We thought it was about time to look for a place to put our tent up, so we pulled up at a caravan park in Rubyvale but there was nobody around. I went to the office and on the door was a sign saying “Closed today for Maintenance”. Who knows how many today’s that sign had been there for! Oh well we’ll find somewhere else, in the meantime we decided to do the main event that this little town offered, which was to go for a walk down a sapphire mine. We went to the “Miners Heritage” mine for our look down in the depths. The tour was great; they took us down over twenty metres into the tunnels. Mining has happened here for almost a hundred years. The sapphires are not obvious, buried in the fill of old riverbeds, you have to drill into the rock and hope to find something.

Miner’s Heritage Saphhire Mine

You can see the drill marks in the photo. They told us that they drop a shaft down in a straight line then mine to the west of it. The gems sit on the western side of the old riverbeds. The mine was self-ventilating, that is, a number of shafts reach down from ground level to crucial places. Temperature in the mine stays constant, between 22 and 25 degrees Celsius all year round, (great for the wine cellar) we appreciate the cool  given that it was probably around 45C outside at the time. The main passages that we were walking around were lit very well. The tunnels were about six to seven feet high and about a metre wide. There was no wooden shoring in this mine. We’re shown many old shafts mined back at the beginning of the 20th century and into the 1930’s. These shafts were often dug by miners lying on their stomachs, with no more than a candlelight on their helmets. It must have been a terrifying experience in those days.

Today’s miners use modern equipment to dig the mine, move the rubble and screed the material afterwards. A very slick operation in today’s terms, but their rewards are not always guaranteed.

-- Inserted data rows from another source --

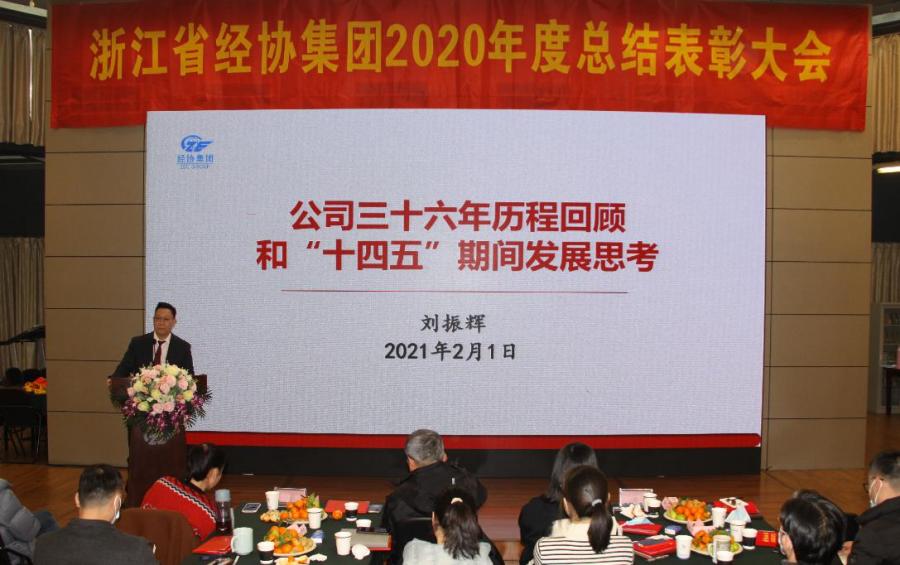 中国·88858cc永利(股份)官方网站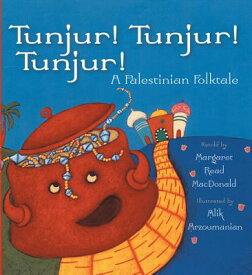 Tunjur! Tunjur! Tunjur!: A Palestinian Folktale TUNJUR TUNJUR TUNJUR [ Margaret Read MacDonald ]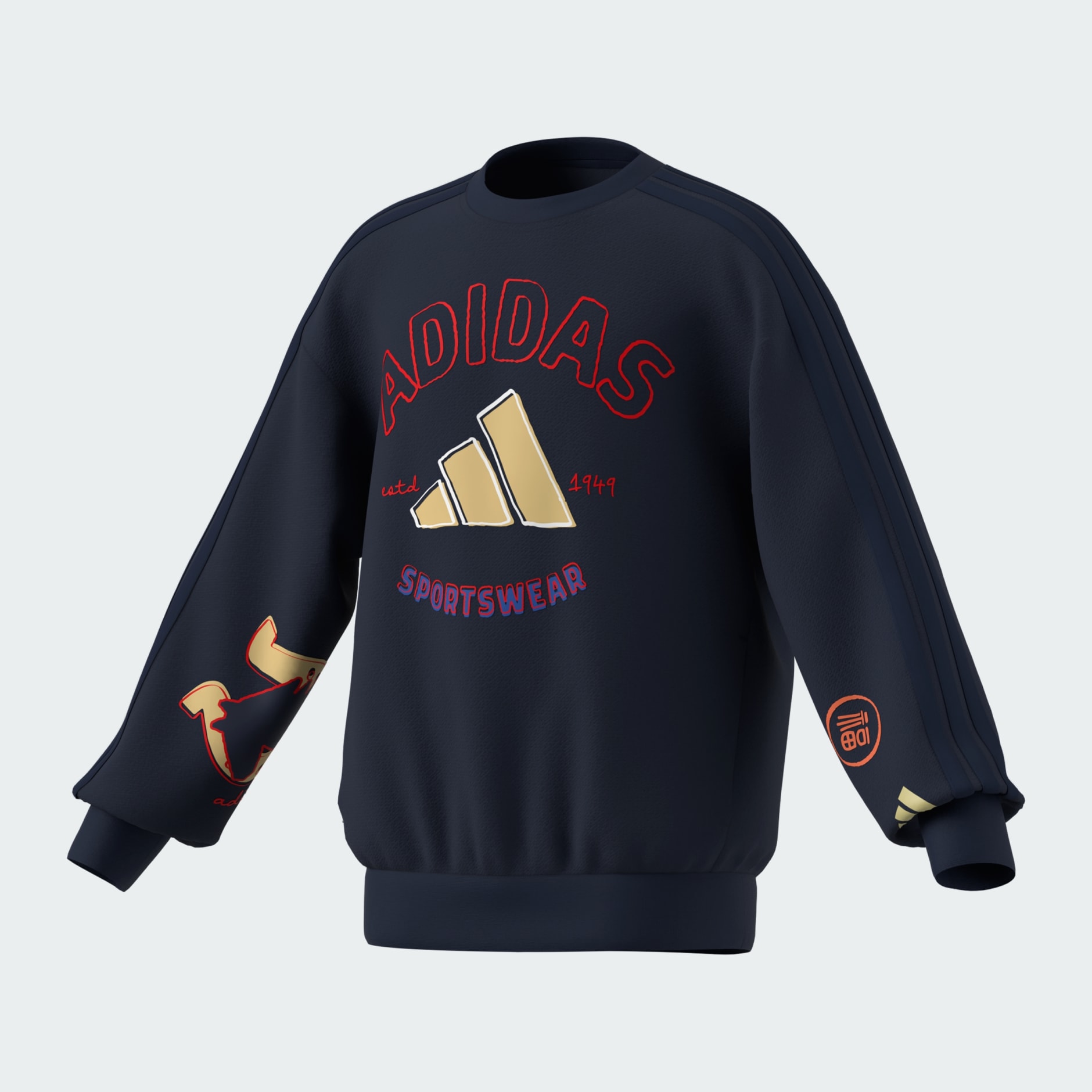 SPORTSWEAR Junior Kids Knitted Crew Sweatshirt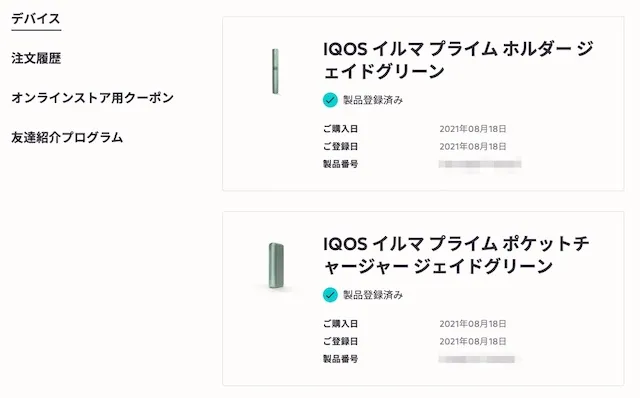 アイコス製品登録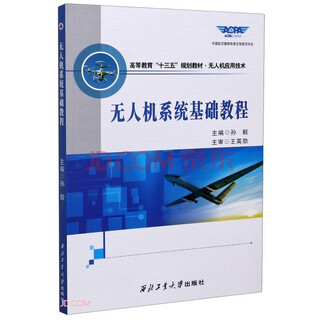 Учебники для высшего образования по исследованиям, разработкам и применению БПЛА, профессиональные книги по БПЛА Северо-Западного политехнического университета, серии исследований и применений систем БПЛА, прямые поставки из издательства Северо-Западного политехнического университета. Базовое руководство по системе БПЛА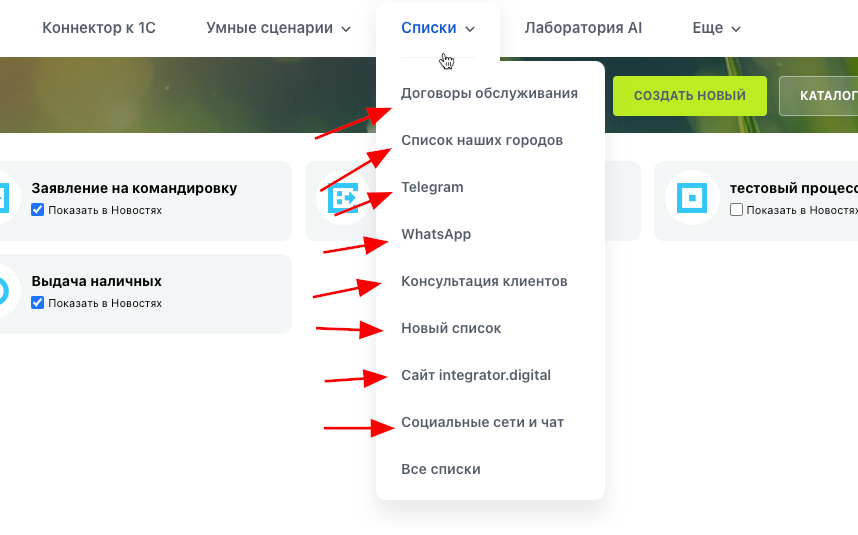 migration_check11.png migration_check11.png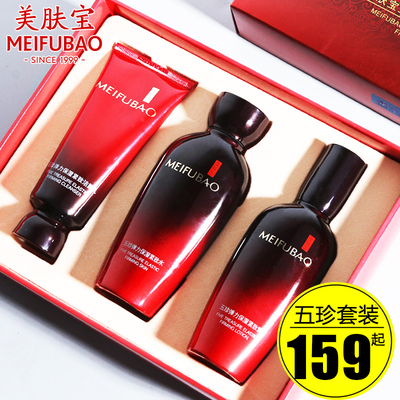 咨询立减▶159▶美肤宝五珍3件套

The mine tour over it was now time to find a place to stay for the night. We backtracked to Sapphire and went to a place that looked perfect. We drove up to the office of this very nice looking caravan park and camping grounds and went indoors. There was nobody around. I rang the bell and there was still no one around. I rang it again, we could hear a radio playing out back, someone must be here. I walked around the back and found the radio but no people. I went to the manager’s house next door which was fully open, and still there was nobody. We walked around the whole camp grounds; the only sign of life, someone snoozing outside their van, but that was about it.

Down the mine shafts in Rubyvale

It was like walking into the campground equivalent of the Marie Celeste. Walking around this campground, I felt like I do sometimes when we are playing a computer adventure game and you haven’t found something in the adventure that you should have. Nothing is going to alter in the scene until you find that something required to trigger the next scene. We spent over thirty minutes there and still no one appeared.

We gave up looking for whatever it was we were meant to find and moved on to the next little mining town. We finally found a place to put our tent up at a little town called Anakie. A first rate one star camp ground with all the grace and charm of a rubbish tip. The showers were cold, and they had the nerve to post a notice in the shower blocks asking us to limit the time in the shower to 3 minutes because of the water shortage! I think we both ran the taps for longer than that waiting for some hot water. The campsite appeared below the water line, but it did have the redeeming feature of being right next to the pub. Anyway just a place to lay the head until hitting the road the next day, just hope it doesn’t rain overnight.